- [Texto extraído]
● ● ●

Primeiramente desejo fazer uma síntese dos princípios fundamentais da Missa, para trazer à nossa memória a beleza, a profunda grandeza espiritual de nossa Missa, o lugar que nossa Missa ocupa na Santa Igreja. Que coisa mais bela Nosso Senhor legou à humanidade, que coisa mais preciosa, mais santa concedeu à Sua Santa Igreja, à Igreja sua Esposa, no Calvário, quando morria na Cruz? Foi o Sacrifício de si mesmo.
O Sacrifício de si mesmo. Sua própria Pessoa, que continua seu Sacrifício. Ele o deu à Igreja, quando morreu na Cruz. A partir desse momento, esse Sacrifício estava destinado a continuar, a perseverar através dos séculos, como Ele o havia instituído, juntamente com o Sacerdócio.
Quando na Santa Ceia, Jesus instituiu o Sacerdócio, Ele o instituiu para o Sacrifício, o Sacrifício da Cruz, porque esse Sacrifício é a fonte de todos os méritos, de todas as graças, de todos os Sacramentos; a fonte de toda a riqueza da Igreja. Isso devemos recordar, ter sempre presente essa realidade, divina realidade.

● ● ●

- [Dados de entrada]
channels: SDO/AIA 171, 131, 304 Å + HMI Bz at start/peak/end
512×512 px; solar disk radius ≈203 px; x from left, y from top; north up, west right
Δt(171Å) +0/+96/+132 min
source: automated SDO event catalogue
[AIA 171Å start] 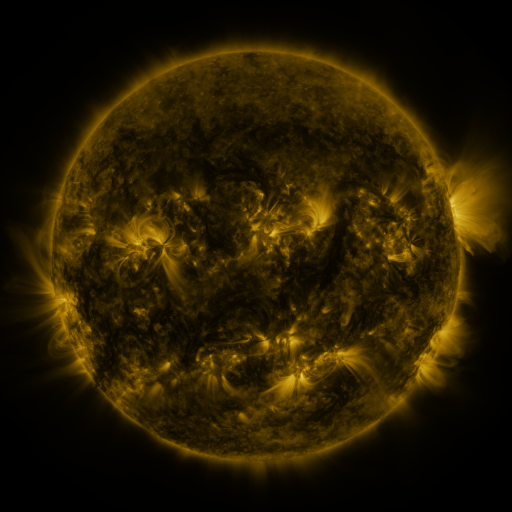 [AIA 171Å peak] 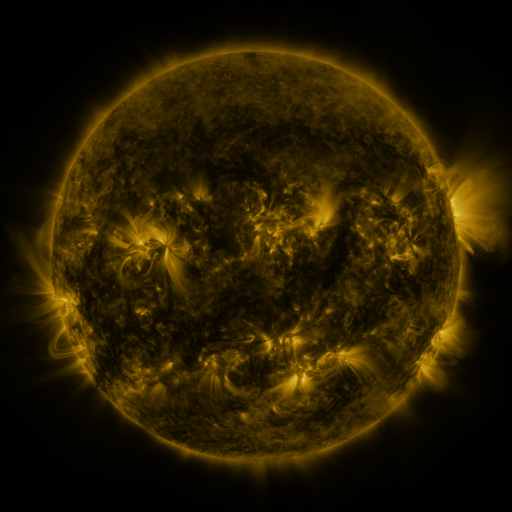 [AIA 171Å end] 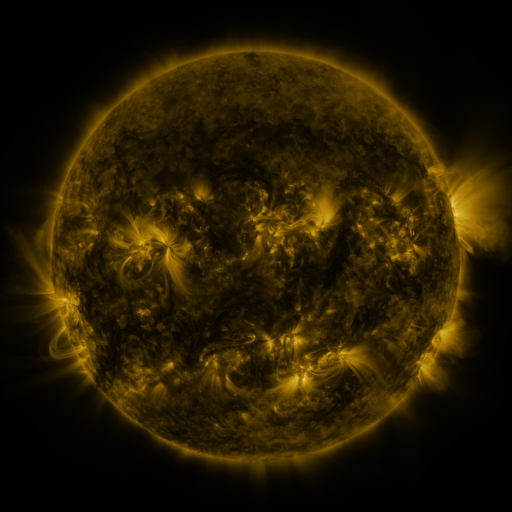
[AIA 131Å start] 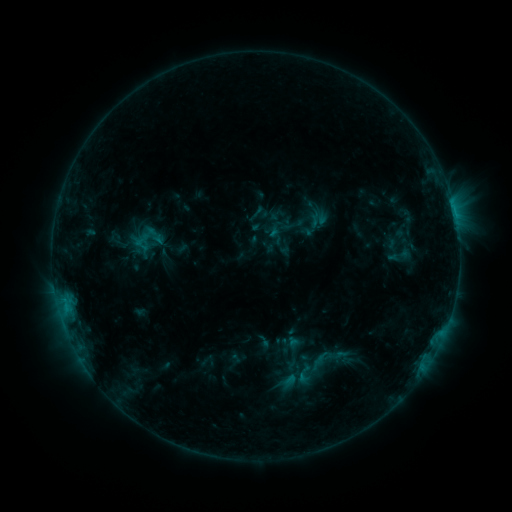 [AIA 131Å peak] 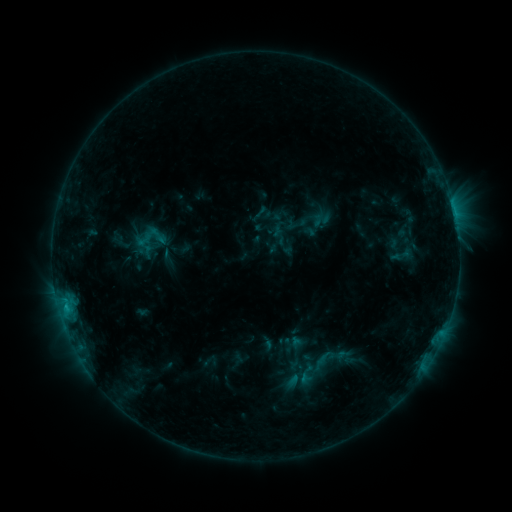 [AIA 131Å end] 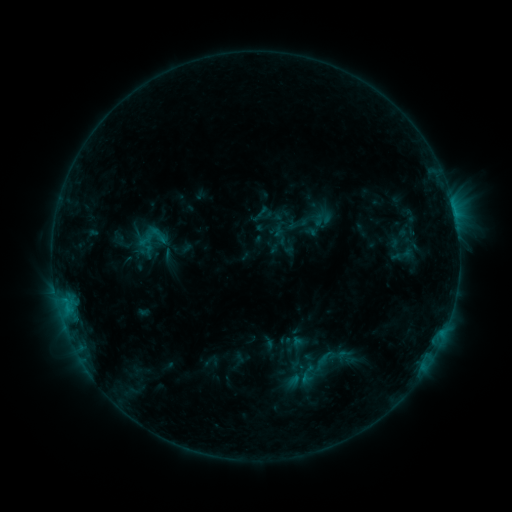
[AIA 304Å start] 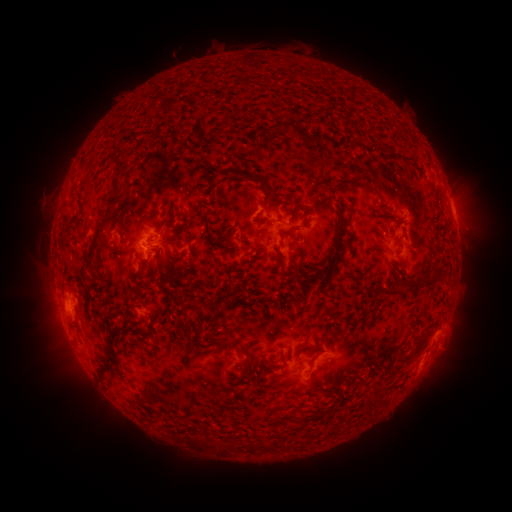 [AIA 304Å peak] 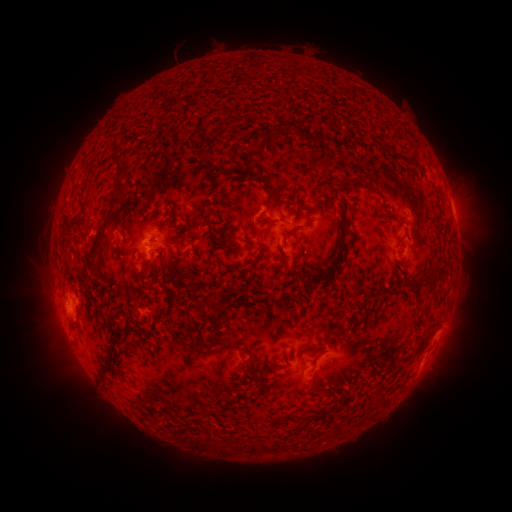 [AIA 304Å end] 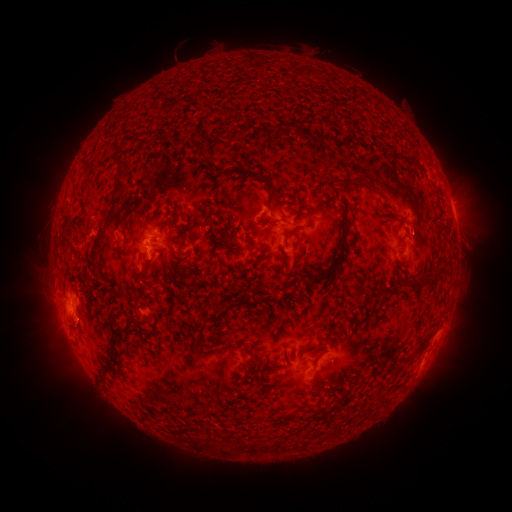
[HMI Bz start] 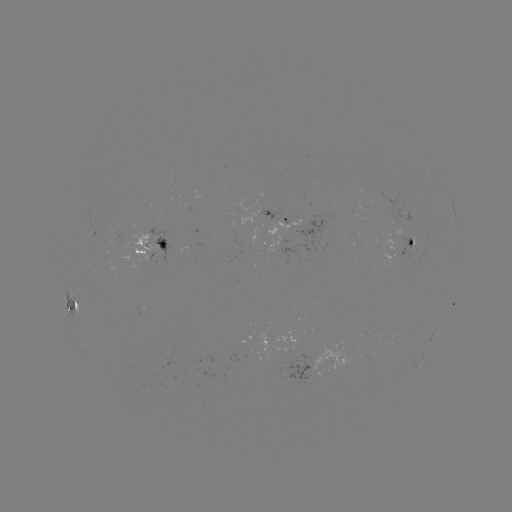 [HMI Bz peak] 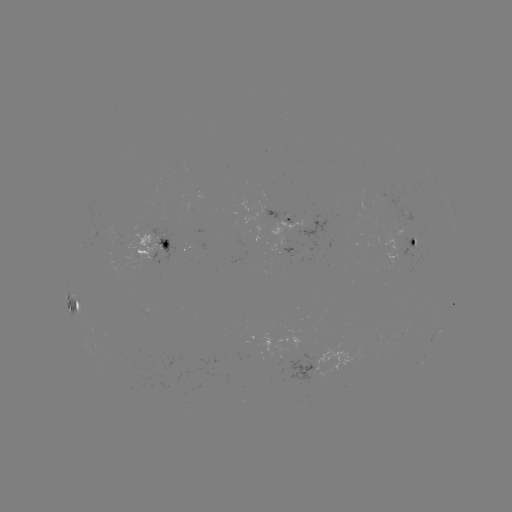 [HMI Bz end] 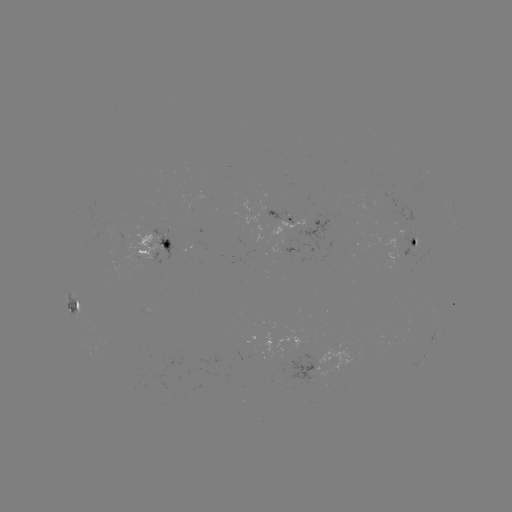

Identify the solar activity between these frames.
emerging-flux region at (395, 247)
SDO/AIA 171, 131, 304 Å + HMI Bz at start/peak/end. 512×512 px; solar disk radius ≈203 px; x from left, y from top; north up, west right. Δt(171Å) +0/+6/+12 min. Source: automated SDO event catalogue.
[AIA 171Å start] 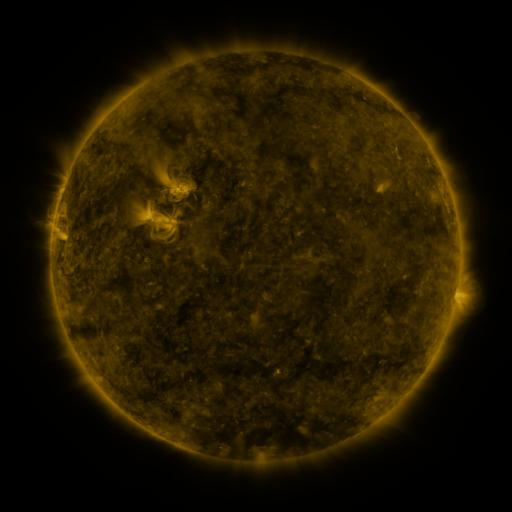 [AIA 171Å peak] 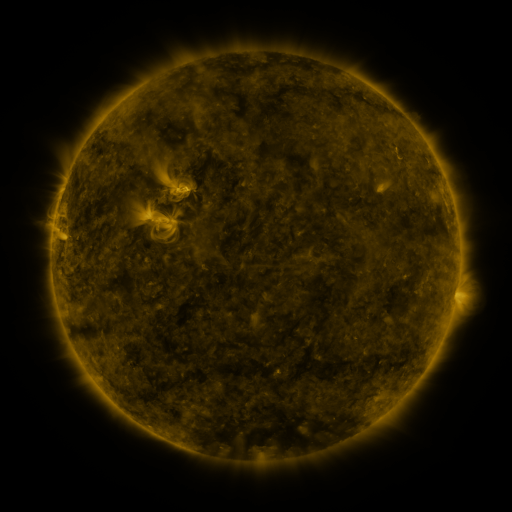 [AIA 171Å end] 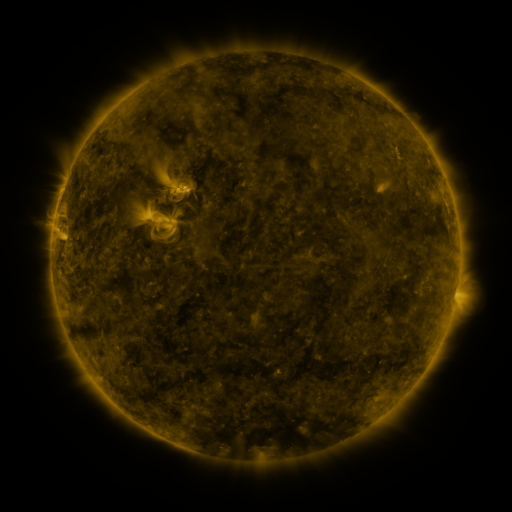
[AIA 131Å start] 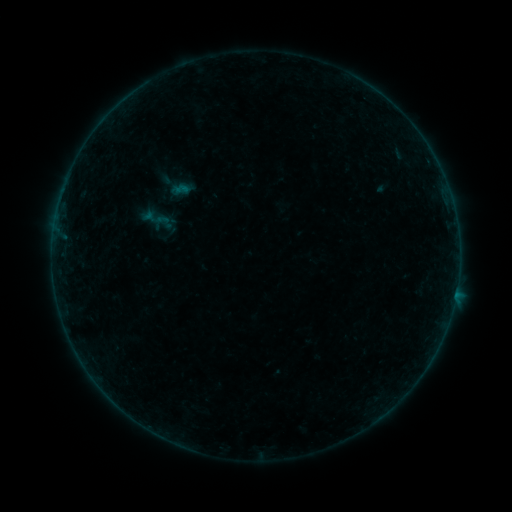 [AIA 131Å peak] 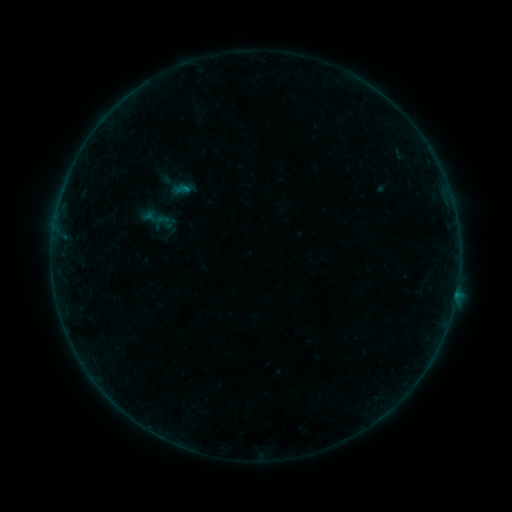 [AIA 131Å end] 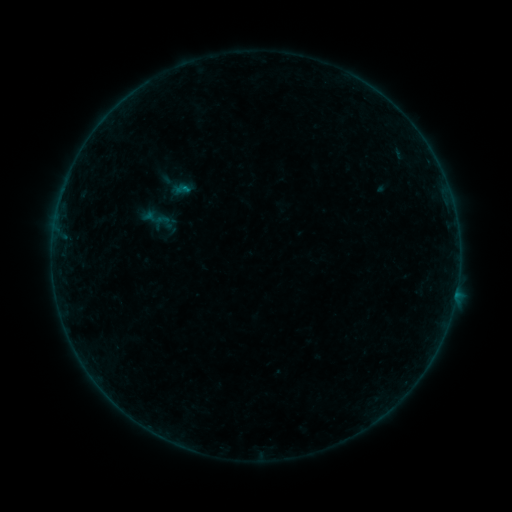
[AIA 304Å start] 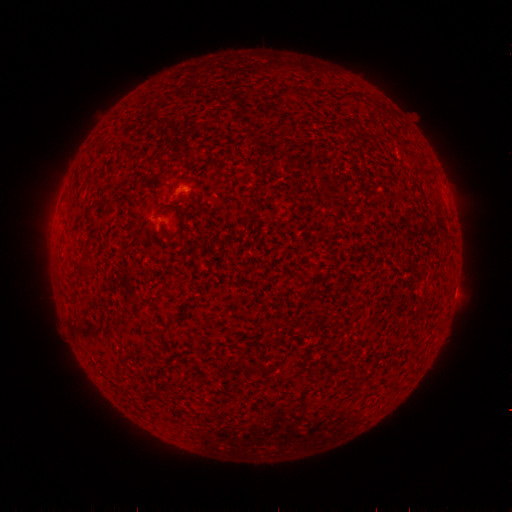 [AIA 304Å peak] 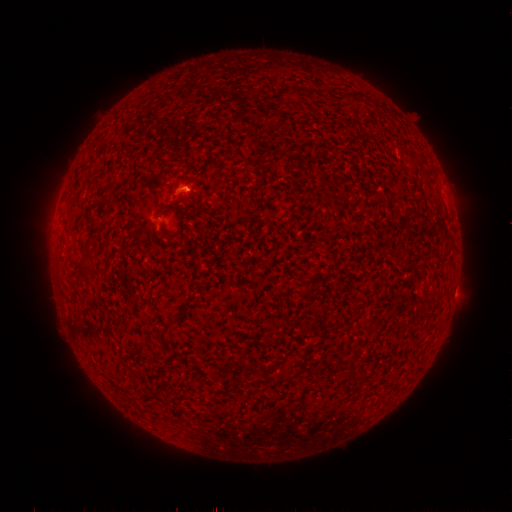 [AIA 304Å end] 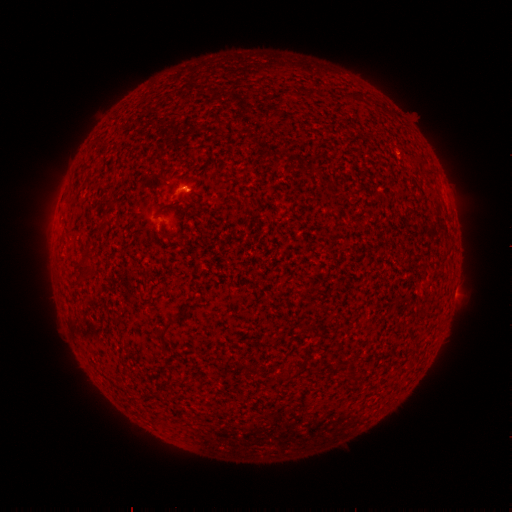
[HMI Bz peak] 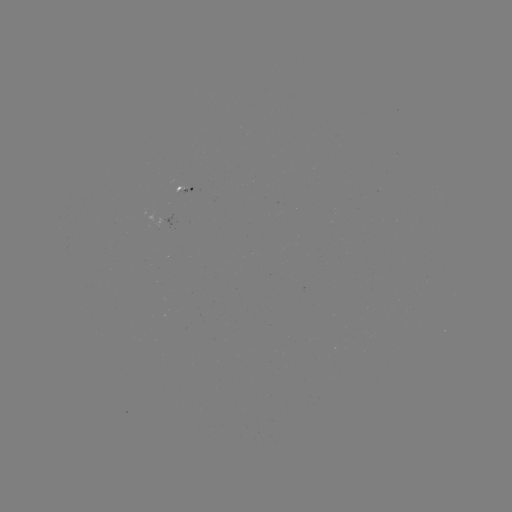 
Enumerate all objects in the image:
B1.1 flare: (187, 192)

● ● ●

- [Tarefas]
- 1) Indique quantas linhas da listagem contêm a palavra "event", respondendo apenas com o número.
- 2) Escreva a continuação do texto sobre a Missa, começando logo depois da última frase apresentada.
O texto e a listagem não têm nenhuma relação entre si.

- [Resultados]
- 1) 2

- 2)
Portanto, é o Sacrifício da Cruz que se renova sobre nossos altares, e o Sacerdócio está em relação com ele, em relação essencial com esse Sacrifício. Não se compreende o Sacerdócio sem o Sacrifício, porque o Sacerdócio foi feito para o Sacrifício. Poder-se-ia dizer também: é a Encarnação de Jesus Cristo, séculos a fora: usque ad finem temporum (1) , o Sacrifício da Missa será oferecido.
Se Jesus Cristo quis esse Sacrifício, quis também ser nele a vítima, uma vez que é o Sacrifício da Cruz que continua, Ele quis que a vítima fosse sempre a mesma, quis ser Ele próprio a vítima. Para ser a vítima, Ele tem que estar presente, verdadeiramente presente nos nossos altares. Se Ele não estiver presente, se não houver a Presença Real nos nossos altares, não haverá vítima, não haverá Sacerdócio. Tudo está ligado: Sacerdócio, Sacrifício, Vítima, Presença Real, portanto TRANSUBSTANCIAÇÃO.
Aí está “o coração” do tesouro – o maior, o mais rico – que Nosso Senhor concedeu à Sua Esposa, a Igreja e a toda a humanidade. Assim podemos compreender que, quando Lutero quis transformar, mudar esses princípios, começou por combater o Sacerdócio; como o fazem os modernistas. Pois Lutero bem sabia que se o Sacerdócio desaparecesse, não mais haveria Sacrifício, não mais haveria Vítima, não haveria mais nada na Igreja, não mais haveria a fonte das graças.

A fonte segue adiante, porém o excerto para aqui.